▶ _Aim of the exercise_: All records should be reproduced verbatim.
START Input data
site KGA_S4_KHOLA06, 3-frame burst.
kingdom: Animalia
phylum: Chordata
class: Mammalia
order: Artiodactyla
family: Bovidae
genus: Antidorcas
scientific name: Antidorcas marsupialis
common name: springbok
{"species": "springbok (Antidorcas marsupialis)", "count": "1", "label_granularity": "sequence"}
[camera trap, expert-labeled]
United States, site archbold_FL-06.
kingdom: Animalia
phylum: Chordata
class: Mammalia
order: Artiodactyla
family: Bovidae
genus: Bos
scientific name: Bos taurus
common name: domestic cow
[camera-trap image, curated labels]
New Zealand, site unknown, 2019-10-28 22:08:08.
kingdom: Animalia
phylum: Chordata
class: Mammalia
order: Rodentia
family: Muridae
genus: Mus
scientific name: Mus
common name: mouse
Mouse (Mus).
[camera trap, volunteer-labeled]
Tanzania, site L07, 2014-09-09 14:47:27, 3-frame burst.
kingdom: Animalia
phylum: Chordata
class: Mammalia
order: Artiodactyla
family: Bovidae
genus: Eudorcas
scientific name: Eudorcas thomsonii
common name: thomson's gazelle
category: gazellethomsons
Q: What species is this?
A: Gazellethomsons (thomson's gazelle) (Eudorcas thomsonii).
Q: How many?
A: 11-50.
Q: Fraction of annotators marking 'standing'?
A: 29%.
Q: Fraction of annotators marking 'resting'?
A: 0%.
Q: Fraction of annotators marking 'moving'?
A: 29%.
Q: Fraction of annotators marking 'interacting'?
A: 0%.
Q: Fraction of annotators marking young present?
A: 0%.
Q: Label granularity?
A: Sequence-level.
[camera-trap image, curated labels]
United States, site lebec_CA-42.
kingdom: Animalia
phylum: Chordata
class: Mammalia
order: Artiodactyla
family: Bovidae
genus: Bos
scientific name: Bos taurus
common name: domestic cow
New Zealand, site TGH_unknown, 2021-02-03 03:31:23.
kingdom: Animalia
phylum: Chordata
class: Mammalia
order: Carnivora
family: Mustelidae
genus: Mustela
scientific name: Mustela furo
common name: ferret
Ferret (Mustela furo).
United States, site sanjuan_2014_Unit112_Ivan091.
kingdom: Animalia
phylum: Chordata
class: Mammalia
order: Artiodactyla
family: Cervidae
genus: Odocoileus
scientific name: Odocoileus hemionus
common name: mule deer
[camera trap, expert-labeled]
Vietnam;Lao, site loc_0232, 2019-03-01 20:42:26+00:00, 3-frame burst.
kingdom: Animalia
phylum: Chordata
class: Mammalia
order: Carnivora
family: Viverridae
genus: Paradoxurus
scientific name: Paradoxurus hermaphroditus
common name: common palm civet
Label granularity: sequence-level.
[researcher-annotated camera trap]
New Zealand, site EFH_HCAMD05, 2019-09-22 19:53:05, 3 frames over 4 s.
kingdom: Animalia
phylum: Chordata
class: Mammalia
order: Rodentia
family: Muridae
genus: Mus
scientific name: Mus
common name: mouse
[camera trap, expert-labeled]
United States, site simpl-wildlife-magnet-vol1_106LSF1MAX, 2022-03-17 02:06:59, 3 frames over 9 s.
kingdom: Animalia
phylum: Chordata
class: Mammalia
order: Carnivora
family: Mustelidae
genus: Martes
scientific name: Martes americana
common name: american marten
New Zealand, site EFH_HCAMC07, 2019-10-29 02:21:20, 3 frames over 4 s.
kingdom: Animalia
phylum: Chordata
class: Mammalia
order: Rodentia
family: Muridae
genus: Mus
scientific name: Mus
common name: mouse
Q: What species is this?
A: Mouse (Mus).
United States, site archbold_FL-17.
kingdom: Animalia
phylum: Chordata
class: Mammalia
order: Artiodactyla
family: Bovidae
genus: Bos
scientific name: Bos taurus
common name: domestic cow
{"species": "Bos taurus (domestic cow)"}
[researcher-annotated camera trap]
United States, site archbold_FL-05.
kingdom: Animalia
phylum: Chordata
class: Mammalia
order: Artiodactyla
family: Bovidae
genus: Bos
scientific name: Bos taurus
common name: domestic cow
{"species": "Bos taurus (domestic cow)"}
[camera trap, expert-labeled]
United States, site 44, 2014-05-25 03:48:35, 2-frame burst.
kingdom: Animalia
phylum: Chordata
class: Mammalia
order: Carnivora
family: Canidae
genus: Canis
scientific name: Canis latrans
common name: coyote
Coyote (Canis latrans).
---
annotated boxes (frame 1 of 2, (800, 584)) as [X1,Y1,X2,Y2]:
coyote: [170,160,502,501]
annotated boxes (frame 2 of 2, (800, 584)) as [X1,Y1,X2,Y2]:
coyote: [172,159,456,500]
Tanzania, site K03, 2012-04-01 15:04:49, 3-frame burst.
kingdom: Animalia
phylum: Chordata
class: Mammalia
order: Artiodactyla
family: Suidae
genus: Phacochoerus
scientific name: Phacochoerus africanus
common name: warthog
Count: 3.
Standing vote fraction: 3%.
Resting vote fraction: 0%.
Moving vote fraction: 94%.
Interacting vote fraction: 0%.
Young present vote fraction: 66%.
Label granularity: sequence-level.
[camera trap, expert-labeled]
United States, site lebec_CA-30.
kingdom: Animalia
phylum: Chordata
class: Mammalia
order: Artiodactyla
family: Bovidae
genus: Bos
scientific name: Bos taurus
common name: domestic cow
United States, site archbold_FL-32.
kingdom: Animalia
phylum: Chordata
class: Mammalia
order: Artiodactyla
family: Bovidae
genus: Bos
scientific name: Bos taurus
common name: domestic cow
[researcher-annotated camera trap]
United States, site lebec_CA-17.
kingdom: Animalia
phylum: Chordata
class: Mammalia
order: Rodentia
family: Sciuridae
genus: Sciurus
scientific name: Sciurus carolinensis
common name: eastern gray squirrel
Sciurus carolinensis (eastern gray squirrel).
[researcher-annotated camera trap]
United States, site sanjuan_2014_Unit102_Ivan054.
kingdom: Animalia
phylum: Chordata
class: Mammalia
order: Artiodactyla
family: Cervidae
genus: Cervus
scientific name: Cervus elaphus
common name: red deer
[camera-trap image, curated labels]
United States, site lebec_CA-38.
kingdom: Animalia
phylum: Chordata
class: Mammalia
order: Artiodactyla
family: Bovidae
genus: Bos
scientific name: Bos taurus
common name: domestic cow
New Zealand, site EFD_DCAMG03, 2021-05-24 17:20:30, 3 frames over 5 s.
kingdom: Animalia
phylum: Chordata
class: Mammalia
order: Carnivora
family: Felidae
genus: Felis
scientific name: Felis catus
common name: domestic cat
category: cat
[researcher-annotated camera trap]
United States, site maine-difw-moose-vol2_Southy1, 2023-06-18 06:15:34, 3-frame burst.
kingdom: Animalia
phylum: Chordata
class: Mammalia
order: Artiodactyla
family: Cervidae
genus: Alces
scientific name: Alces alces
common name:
END Input data
▶ _Answer for this exercise_:
site KGA_S4_KHOLA06, 3-frame burst.
kingdom: Animalia
phylum: Chordata
class: Mammalia
order: Artiodactyla
family: Bovidae
genus: Antidorcas
scientific name: Antidorcas marsupialis
common name: springbok
{"species": "springbok (Antidorcas marsupialis)", "count": "1", "label_granularity": "sequence"}
[camera trap, expert-labeled]
United States, site archbold_FL-06.
kingdom: Animalia
phylum: Chordata
class: Mammalia
order: Artiodactyla
family: Bovidae
genus: Bos
scientific name: Bos taurus
common name: domestic cow
[camera-trap image, curated labels]
New Zealand, site unknown, 2019-10-28 22:08:08.
kingdom: Animalia
phylum: Chordata
class: Mammalia
order: Rodentia
family: Muridae
genus: Mus
scientific name: Mus
common name: mouse
Mouse (Mus).
[camera trap, volunteer-labeled]
Tanzania, site L07, 2014-09-09 14:47:27, 3-frame burst.
kingdom: Animalia
phylum: Chordata
class: Mammalia
order: Artiodactyla
family: Bovidae
genus: Eudorcas
scientific name: Eudorcas thomsonii
common name: thomson's gazelle
category: gazellethomsons
Q: What species is this?
A: Gazellethomsons (thomson's gazelle) (Eudorcas thomsonii).
Q: How many?
A: 11-50.
Q: Fraction of annotators marking 'standing'?
A: 29%.
Q: Fraction of annotators marking 'resting'?
A: 0%.
Q: Fraction of annotators marking 'moving'?
A: 29%.
Q: Fraction of annotators marking 'interacting'?
A: 0%.
Q: Fraction of annotators marking young present?
A: 0%.
Q: Label granularity?
A: Sequence-level.
[camera-trap image, curated labels]
United States, site lebec_CA-42.
kingdom: Animalia
phylum: Chordata
class: Mammalia
order: Artiodactyla
family: Bovidae
genus: Bos
scientific name: Bos taurus
common name: domestic cow
New Zealand, site TGH_unknown, 2021-02-03 03:31:23.
kingdom: Animalia
phylum: Chordata
class: Mammalia
order: Carnivora
family: Mustelidae
genus: Mustela
scientific name: Mustela furo
common name: ferret
Ferret (Mustela furo).
United States, site sanjuan_2014_Unit112_Ivan091.
kingdom: Animalia
phylum: Chordata
class: Mammalia
order: Artiodactyla
family: Cervidae
genus: Odocoileus
scientific name: Odocoileus hemionus
common name: mule deer
[camera trap, expert-labeled]
Vietnam;Lao, site loc_0232, 2019-03-01 20:42:26+00:00, 3-frame burst.
kingdom: Animalia
phylum: Chordata
class: Mammalia
order: Carnivora
family: Viverridae
genus: Paradoxurus
scientific name: Paradoxurus hermaphroditus
common name: common palm civet
Label granularity: sequence-level.
[researcher-annotated camera trap]
New Zealand, site EFH_HCAMD05, 2019-09-22 19:53:05, 3 frames over 4 s.
kingdom: Animalia
phylum: Chordata
class: Mammalia
order: Rodentia
family: Muridae
genus: Mus
scientific name: Mus
common name: mouse
[camera trap, expert-labeled]
United States, site simpl-wildlife-magnet-vol1_106LSF1MAX, 2022-03-17 02:06:59, 3 frames over 9 s.
kingdom: Animalia
phylum: Chordata
class: Mammalia
order: Carnivora
family: Mustelidae
genus: Martes
scientific name: Martes americana
common name: american marten
New Zealand, site EFH_HCAMC07, 2019-10-29 02:21:20, 3 frames over 4 s.
kingdom: Animalia
phylum: Chordata
class: Mammalia
order: Rodentia
family: Muridae
genus: Mus
scientific name: Mus
common name: mouse
Q: What species is this?
A: Mouse (Mus).
United States, site archbold_FL-17.
kingdom: Animalia
phylum: Chordata
class: Mammalia
order: Artiodactyla
family: Bovidae
genus: Bos
scientific name: Bos taurus
common name: domestic cow
{"species": "Bos taurus (domestic cow)"}
[researcher-annotated camera trap]
United States, site archbold_FL-05.
kingdom: Animalia
phylum: Chordata
class: Mammalia
order: Artiodactyla
family: Bovidae
genus: Bos
scientific name: Bos taurus
common name: domestic cow
{"species": "Bos taurus (domestic cow)"}
[camera trap, expert-labeled]
United States, site 44, 2014-05-25 03:48:35, 2-frame burst.
kingdom: Animalia
phylum: Chordata
class: Mammalia
order: Carnivora
family: Canidae
genus: Canis
scientific name: Canis latrans
common name: coyote
Coyote (Canis latrans).
---
annotated boxes (frame 1 of 2, (800, 584)) as [X1,Y1,X2,Y2]:
coyote: [170,160,502,501]
annotated boxes (frame 2 of 2, (800, 584)) as [X1,Y1,X2,Y2]:
coyote: [172,159,456,500]
Tanzania, site K03, 2012-04-01 15:04:49, 3-frame burst.
kingdom: Animalia
phylum: Chordata
class: Mammalia
order: Artiodactyla
family: Suidae
genus: Phacochoerus
scientific name: Phacochoerus africanus
common name: warthog
Count: 3.
Standing vote fraction: 3%.
Resting vote fraction: 0%.
Moving vote fraction: 94%.
Interacting vote fraction: 0%.
Young present vote fraction: 66%.
Label granularity: sequence-level.
[camera trap, expert-labeled]
United States, site lebec_CA-30.
kingdom: Animalia
phylum: Chordata
class: Mammalia
order: Artiodactyla
family: Bovidae
genus: Bos
scientific name: Bos taurus
common name: domestic cow
United States, site archbold_FL-32.
kingdom: Animalia
phylum: Chordata
class: Mammalia
order: Artiodactyla
family: Bovidae
genus: Bos
scientific name: Bos taurus
common name: domestic cow
[researcher-annotated camera trap]
United States, site lebec_CA-17.
kingdom: Animalia
phylum: Chordata
class: Mammalia
order: Rodentia
family: Sciuridae
genus: Sciurus
scientific name: Sciurus carolinensis
common name: eastern gray squirrel
Sciurus carolinensis (eastern gray squirrel).
[researcher-annotated camera trap]
United States, site sanjuan_2014_Unit102_Ivan054.
kingdom: Animalia
phylum: Chordata
class: Mammalia
order: Artiodactyla
family: Cervidae
genus: Cervus
scientific name: Cervus elaphus
common name: red deer
[camera-trap image, curated labels]
United States, site lebec_CA-38.
kingdom: Animalia
phylum: Chordata
class: Mammalia
order: Artiodactyla
family: Bovidae
genus: Bos
scientific name: Bos taurus
common name: domestic cow
New Zealand, site EFD_DCAMG03, 2021-05-24 17:20:30, 3 frames over 5 s.
kingdom: Animalia
phylum: Chordata
class: Mammalia
order: Carnivora
family: Felidae
genus: Felis
scientific name: Felis catus
common name: domestic cat
category: cat
[researcher-annotated camera trap]
United States, site maine-difw-moose-vol2_Southy1, 2023-06-18 06:15:34, 3-frame burst.
kingdom: Animalia
phylum: Chordata
class: Mammalia
order: Artiodactyla
family: Cervidae
genus: Alces
scientific name: Alces alces
common name:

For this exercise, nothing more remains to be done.